The culture of the Department is clearly unfit for its purpose. That purpose should be to catch those facing the toughest times in their lives and lift them back up again into independence; whether that’s through nurturing employment support or a handhold through a short term crisis, or a long-standing disability award that allows anyone facing severe limitations on their earning prospects to enjoy a secure, creative, expansive and ultimately fully equal chance at a fulfilling life.
What right does the Department have to persecute unwitting claimants when so many of its own decisions and actions are legally unsound? The latest Ministry of Justice figures from tribunal hearings for personal independence payment claims reveals that 70% of the DWP’s decisions were overturned in favour of the claimant between October 2018 and September 2023.
So is there any chance of a rehabilitation of the DWP in its current form? My engagements with them over a 20-year career suggest “very little.” Its aggressive approach to the administration of government benefits is only echoed in the way it does business with others too, where it borders on the splenetic. I fully expect a difficult phone call after this piece (a fair reflection of the facts and my personal response, as an expert in social policy, to them) is published. It wouldn’t be the first time.
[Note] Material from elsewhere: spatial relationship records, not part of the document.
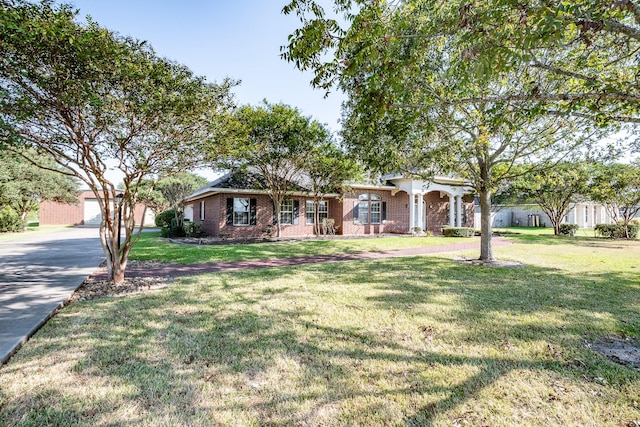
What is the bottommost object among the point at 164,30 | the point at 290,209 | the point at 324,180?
the point at 290,209

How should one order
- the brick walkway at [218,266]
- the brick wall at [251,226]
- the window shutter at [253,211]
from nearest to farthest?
the brick walkway at [218,266]
the brick wall at [251,226]
the window shutter at [253,211]

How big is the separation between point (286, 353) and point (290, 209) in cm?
1590

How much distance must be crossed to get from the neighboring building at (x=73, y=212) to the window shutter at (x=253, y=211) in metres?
22.1

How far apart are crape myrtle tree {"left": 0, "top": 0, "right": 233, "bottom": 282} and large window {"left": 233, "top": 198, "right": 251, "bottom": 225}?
1021 centimetres

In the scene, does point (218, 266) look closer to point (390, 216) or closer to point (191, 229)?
point (191, 229)

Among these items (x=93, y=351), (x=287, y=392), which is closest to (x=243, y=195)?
(x=93, y=351)

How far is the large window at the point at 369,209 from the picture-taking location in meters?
20.7

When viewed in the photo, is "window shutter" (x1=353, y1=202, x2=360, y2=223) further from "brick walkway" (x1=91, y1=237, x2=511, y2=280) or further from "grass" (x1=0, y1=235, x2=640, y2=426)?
"grass" (x1=0, y1=235, x2=640, y2=426)

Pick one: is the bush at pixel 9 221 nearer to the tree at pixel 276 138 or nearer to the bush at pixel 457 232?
the tree at pixel 276 138

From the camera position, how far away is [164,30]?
715 cm

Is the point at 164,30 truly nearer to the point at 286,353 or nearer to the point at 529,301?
the point at 286,353

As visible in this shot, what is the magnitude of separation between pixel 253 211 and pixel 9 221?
59.8 ft

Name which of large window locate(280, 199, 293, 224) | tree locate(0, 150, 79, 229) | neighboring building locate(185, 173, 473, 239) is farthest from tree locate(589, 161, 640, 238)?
tree locate(0, 150, 79, 229)

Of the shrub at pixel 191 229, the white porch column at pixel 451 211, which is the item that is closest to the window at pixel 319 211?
the shrub at pixel 191 229
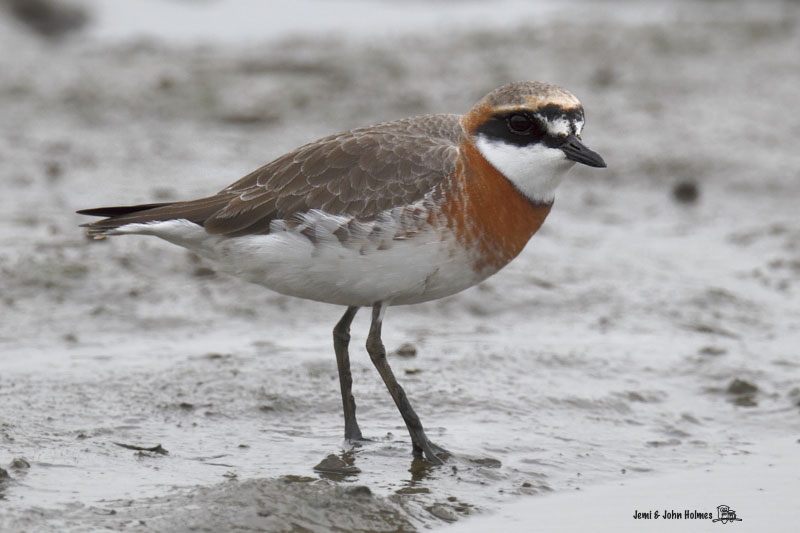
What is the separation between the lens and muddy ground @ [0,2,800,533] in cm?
675

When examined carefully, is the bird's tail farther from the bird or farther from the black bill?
the black bill

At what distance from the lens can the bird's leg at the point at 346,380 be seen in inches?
285

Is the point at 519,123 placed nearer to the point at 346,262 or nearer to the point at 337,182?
the point at 337,182

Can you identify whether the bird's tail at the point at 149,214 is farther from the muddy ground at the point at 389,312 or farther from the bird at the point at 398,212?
the muddy ground at the point at 389,312

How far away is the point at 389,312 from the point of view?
31.6ft

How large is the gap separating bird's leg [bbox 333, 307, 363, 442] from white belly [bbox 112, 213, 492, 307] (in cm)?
37

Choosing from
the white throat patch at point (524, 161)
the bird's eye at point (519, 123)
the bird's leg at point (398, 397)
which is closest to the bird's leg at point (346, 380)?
the bird's leg at point (398, 397)

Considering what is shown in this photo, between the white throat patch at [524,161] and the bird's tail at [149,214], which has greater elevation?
the white throat patch at [524,161]

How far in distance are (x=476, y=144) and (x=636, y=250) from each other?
14.4 ft

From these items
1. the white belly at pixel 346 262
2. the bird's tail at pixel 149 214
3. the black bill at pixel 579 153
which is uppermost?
the black bill at pixel 579 153

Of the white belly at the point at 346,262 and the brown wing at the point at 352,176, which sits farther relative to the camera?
the brown wing at the point at 352,176

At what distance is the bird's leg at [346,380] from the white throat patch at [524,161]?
4.09ft

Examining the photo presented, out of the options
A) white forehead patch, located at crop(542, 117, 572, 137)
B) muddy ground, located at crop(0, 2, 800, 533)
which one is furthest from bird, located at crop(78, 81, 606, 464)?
muddy ground, located at crop(0, 2, 800, 533)

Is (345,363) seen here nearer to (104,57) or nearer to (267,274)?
(267,274)
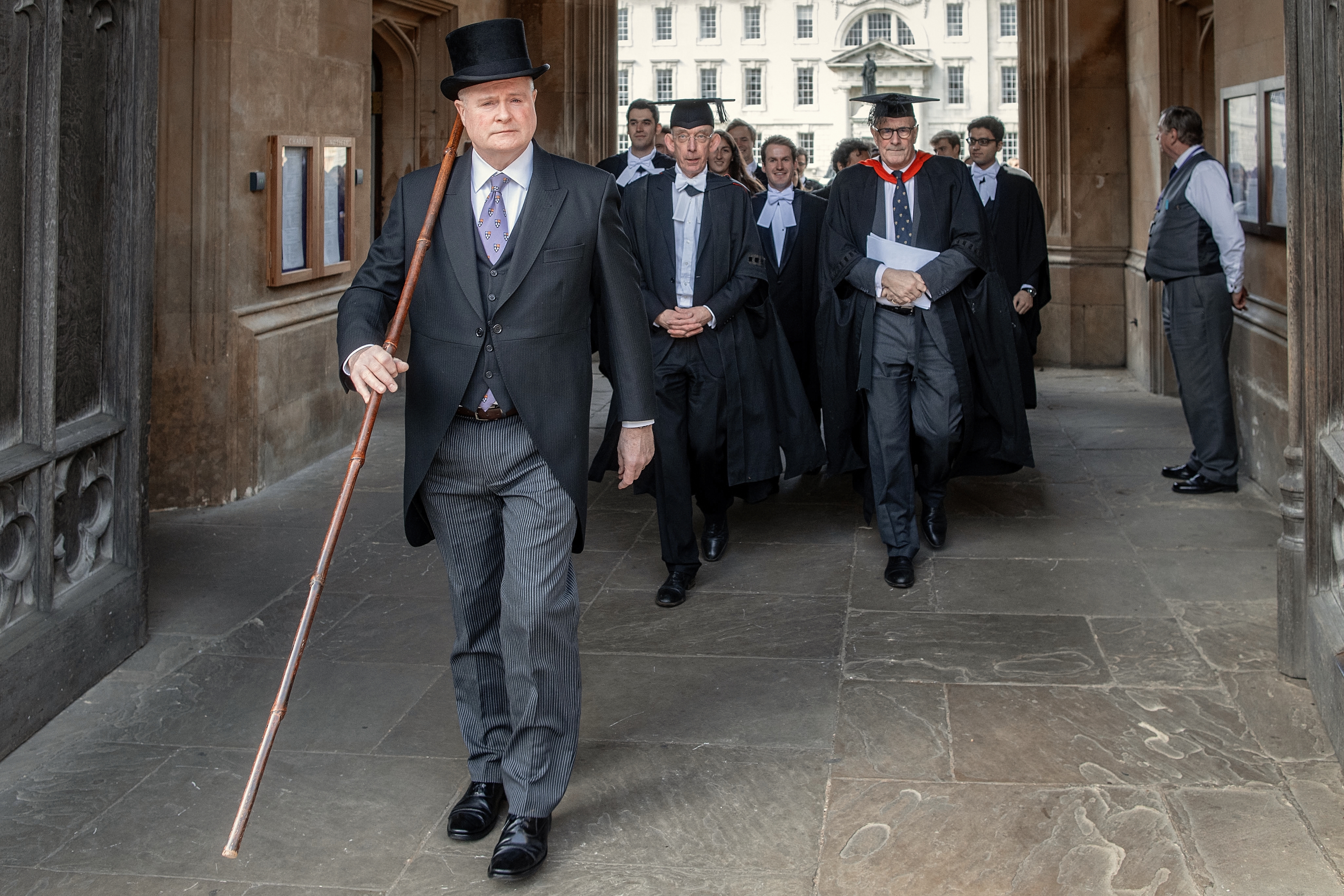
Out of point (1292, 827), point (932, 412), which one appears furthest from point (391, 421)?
point (1292, 827)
There's only one thing to be done: Scrap the DWP, rename it and restaff it. Nothing short of a huge shift in culture will do the job. This isn’t about money - the debate about the level of our benefits is another issue altogether - but respect. When Starmer is elected later this year, it’s the one simple thing he can do to set the tone for a new era. When the government respects us as citizens, maybe we’ll start to respect and to trust government once again.